One doesn’t have to go very far back in history to see failed predictions of collapse of various sorts, as this article about failed predictions in explores. How could they have been so wrong? Part of the answer is that they didn’t really care if they were right. They were simply trying to influence behavior at the time. Truth or what could truly be known were irrelevant. Also, they couldn’t really know things like:

  • How creative people can be
  • How resilient planet earth is
  • How many resources there really are
  • What all the facts were
  • How to take into account all the possible variables in such a complex system
  • How to set up their models for realistic extrapolation
  • How to filter out their own biases from evaluating the apparent results

Plus, they either ignored or were unaware of some basic economic principles that were causing some of the problems that they were concerned about. Thus, they were not expecting the nearly unavoidable human responses to economic challenges. A good example of this in the article is the trouble of “the commons” that is attempted in many situations.

Another thing to be suspicious of when reading news or reports about “experts” foretelling economic collapse is that the so-called credentials of said experts are listed in the form of previously positive predictions. Doubtless, they can’t really predict the future. It is one thing to understand basic concepts of how economics works, it is quite another to know exactly how it is going to play out. Again, there are too many variables. They also aren’t going to list all the times they were wrong, and you know they were some of the time. Some of them may be wiser and more well-meaning than others, but they can’t know enough about everything at play in the market, even if it is overly manipulated by the government. All they can do is predict some sort of outcome, and sooner or later they may be “right,” because bad stuff happens. How hard is it to predict that? It’s kind of like predicting someone is going to die. Um, yeah, but when and how?

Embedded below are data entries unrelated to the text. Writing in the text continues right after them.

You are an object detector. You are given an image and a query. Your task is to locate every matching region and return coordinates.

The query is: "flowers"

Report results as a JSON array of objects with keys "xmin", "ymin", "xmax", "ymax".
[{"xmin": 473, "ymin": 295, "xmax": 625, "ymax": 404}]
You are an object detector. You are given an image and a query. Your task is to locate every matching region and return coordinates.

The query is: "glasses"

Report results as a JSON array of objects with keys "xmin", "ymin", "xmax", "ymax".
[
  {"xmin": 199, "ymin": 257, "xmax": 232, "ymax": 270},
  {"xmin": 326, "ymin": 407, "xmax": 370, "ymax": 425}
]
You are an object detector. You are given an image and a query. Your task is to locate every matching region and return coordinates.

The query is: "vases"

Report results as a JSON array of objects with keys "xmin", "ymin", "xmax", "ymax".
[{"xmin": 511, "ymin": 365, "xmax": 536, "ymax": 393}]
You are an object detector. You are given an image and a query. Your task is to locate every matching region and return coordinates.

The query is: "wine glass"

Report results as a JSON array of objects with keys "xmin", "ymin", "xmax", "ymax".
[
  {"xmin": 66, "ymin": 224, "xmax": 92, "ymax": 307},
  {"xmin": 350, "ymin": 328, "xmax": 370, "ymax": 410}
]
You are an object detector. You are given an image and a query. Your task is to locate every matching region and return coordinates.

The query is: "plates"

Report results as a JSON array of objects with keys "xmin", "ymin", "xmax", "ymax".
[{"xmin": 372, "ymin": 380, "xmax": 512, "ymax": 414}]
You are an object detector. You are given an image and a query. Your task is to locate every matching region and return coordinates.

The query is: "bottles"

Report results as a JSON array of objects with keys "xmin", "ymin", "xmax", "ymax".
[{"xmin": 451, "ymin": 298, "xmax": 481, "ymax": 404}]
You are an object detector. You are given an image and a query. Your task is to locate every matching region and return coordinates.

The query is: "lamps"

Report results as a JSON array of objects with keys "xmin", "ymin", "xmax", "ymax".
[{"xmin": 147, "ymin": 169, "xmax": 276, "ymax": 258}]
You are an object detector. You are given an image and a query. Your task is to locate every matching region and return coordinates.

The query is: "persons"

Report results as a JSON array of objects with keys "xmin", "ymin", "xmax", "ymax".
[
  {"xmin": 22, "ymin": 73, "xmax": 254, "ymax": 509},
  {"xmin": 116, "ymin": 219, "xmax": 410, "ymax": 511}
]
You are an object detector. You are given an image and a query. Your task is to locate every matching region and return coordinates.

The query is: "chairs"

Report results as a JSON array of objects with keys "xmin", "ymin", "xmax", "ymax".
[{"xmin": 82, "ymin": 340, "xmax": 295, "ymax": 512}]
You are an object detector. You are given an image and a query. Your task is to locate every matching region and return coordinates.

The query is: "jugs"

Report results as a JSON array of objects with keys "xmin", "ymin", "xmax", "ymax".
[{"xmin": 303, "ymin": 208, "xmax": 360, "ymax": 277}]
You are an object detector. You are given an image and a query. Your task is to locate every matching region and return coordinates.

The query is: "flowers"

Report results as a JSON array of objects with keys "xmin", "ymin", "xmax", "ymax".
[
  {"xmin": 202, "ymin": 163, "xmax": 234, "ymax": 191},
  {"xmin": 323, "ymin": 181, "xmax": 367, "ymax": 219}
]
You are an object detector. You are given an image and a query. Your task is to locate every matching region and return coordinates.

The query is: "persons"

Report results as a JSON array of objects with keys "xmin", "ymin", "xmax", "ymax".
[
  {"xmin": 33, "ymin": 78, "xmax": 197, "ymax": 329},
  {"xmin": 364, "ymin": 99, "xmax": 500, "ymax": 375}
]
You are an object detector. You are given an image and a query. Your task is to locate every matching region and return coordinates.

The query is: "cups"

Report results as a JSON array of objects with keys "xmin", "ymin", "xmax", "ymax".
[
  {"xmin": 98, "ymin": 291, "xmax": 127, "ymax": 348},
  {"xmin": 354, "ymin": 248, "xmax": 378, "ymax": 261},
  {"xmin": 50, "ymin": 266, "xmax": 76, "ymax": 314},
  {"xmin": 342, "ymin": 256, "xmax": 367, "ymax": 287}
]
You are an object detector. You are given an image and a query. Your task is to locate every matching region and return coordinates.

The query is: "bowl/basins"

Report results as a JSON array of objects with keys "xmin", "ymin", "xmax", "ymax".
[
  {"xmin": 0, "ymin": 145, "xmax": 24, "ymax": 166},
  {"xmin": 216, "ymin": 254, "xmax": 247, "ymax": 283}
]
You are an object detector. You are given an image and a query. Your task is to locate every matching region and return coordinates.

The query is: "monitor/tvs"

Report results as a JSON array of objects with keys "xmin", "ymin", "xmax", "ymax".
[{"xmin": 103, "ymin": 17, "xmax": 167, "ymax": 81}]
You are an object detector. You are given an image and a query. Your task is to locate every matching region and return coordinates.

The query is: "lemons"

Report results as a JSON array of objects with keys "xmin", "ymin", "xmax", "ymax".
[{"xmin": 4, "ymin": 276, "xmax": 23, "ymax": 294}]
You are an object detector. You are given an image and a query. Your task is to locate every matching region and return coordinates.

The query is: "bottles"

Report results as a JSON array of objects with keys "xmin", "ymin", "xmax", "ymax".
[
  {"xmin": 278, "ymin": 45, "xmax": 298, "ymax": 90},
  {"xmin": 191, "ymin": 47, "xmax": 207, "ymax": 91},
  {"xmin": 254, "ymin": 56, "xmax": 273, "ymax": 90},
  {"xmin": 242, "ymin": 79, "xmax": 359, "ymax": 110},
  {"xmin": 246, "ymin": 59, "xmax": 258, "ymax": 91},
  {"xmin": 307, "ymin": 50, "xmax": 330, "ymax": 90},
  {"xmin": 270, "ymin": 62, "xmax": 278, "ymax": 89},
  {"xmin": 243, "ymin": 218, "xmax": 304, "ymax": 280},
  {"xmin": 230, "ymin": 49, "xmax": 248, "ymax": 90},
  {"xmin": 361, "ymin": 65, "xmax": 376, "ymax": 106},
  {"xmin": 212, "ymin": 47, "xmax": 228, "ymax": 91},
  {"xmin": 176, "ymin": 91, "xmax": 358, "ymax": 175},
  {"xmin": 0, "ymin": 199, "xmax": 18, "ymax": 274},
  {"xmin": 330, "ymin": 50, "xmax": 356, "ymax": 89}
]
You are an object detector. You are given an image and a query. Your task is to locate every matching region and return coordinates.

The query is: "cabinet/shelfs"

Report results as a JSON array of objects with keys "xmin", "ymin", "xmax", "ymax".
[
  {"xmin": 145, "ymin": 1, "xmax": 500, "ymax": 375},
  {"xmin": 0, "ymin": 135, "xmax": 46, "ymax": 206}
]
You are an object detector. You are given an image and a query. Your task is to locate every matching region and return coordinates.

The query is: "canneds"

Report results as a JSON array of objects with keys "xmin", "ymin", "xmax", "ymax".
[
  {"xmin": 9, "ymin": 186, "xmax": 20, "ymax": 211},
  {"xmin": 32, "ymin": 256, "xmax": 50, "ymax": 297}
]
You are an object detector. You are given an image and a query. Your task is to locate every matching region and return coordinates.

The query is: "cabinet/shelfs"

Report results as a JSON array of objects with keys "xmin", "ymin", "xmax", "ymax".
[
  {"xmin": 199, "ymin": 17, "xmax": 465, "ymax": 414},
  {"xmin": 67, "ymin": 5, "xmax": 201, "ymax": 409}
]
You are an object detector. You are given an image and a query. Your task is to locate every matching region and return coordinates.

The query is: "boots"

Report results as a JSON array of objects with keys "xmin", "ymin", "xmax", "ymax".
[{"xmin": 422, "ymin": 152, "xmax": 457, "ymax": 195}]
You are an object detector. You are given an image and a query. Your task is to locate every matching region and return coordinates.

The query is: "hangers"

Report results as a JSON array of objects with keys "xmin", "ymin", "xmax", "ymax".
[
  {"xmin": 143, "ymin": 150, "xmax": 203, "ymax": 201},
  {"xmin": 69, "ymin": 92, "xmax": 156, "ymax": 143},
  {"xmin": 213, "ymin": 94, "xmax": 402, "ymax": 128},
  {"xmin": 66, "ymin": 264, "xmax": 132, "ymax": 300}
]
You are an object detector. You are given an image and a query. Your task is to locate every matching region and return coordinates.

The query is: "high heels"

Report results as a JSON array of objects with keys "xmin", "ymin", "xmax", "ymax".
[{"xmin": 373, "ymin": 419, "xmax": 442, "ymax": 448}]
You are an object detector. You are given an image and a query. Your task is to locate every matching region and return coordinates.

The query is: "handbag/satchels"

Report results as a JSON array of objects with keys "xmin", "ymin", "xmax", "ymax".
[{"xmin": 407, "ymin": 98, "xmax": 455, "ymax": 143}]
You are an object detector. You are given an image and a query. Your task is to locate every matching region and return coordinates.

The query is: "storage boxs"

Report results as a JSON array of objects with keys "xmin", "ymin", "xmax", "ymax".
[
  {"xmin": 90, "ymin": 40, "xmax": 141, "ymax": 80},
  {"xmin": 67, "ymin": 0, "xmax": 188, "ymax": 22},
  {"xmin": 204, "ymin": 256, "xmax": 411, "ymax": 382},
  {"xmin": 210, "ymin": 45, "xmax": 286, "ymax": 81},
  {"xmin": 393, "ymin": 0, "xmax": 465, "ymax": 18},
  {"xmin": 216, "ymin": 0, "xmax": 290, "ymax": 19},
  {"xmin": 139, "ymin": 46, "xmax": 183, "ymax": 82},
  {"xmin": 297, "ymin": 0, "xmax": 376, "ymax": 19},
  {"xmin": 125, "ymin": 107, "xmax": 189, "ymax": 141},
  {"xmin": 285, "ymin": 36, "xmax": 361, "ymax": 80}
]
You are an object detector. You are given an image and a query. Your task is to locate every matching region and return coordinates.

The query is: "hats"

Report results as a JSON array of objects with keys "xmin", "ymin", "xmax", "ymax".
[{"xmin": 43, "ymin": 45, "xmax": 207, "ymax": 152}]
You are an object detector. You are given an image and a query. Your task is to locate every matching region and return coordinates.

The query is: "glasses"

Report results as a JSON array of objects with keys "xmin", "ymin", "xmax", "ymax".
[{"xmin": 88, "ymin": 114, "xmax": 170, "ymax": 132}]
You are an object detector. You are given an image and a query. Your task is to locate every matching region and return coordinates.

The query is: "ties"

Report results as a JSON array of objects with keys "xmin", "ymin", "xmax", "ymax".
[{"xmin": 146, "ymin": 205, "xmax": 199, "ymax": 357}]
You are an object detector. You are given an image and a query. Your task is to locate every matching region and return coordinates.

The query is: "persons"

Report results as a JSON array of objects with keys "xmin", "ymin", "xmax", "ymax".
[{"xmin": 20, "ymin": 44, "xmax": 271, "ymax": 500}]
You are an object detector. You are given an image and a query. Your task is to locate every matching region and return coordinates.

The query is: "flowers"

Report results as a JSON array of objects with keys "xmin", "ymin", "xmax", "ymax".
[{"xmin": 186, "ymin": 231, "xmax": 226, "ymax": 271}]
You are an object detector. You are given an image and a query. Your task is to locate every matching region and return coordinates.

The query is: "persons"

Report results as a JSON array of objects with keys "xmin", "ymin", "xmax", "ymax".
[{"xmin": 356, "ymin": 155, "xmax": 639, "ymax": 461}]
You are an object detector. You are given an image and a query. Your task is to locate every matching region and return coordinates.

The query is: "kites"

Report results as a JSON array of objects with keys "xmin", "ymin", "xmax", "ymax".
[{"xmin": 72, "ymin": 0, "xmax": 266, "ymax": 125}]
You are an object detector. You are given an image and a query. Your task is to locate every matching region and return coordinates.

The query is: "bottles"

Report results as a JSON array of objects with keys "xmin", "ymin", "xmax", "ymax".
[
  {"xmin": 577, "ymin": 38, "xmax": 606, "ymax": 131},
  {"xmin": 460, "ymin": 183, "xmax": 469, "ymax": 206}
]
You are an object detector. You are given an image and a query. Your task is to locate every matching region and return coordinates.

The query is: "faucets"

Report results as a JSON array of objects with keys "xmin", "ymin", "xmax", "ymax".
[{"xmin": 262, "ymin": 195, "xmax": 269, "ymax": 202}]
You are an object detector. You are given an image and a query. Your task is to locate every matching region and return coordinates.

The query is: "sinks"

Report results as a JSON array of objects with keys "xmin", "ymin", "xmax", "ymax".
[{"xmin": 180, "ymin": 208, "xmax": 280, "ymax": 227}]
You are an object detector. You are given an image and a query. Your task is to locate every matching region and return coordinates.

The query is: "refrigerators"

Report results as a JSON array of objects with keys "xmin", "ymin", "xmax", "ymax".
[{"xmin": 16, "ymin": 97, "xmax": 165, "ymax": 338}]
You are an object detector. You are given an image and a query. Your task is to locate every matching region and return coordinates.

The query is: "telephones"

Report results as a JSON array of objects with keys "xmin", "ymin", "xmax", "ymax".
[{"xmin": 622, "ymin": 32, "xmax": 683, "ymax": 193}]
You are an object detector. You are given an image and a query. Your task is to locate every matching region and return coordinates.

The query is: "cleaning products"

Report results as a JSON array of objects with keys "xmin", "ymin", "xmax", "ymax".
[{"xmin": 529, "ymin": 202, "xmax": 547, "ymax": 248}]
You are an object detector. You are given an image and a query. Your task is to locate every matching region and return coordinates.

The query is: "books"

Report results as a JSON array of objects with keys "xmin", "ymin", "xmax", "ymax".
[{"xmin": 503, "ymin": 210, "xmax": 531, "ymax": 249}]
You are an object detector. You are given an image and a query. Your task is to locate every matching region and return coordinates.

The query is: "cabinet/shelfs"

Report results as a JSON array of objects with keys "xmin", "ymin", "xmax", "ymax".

Unfortunately, a lot of predictions of doom are scare tactics to get people, particularly potential investors, to act a certain way or buy a certain service/product. Maybe the offers are honest, and offering something worthwhile, but maybe they aren’t. It is your money and any pressure to act precipitously with it should be viewed with great suspicion. Any coercion or impulse to act out of fear is not unlike investing because of “good emotions,” which most people can see are not a good basis for investment choices. Neither is fear. Everything must be evaluated as dispassionately as possible, with wisdom.

Investing has been going on since people have been cooperating with each other for goods and services, which is what economics is all about.  There have always been predictions of doom and collapse, too. There may be cycles of types of economic systems, with more or less freedom and more or less prosperity, but economics doesn’t go away. No one can guarantee what anything you own will be worth tomorrow, just like they can’t predict anything else about your future. Let the predictions of economic doom keep you on your toes with research to some extent, but don’t let them take control of your investing or your mind.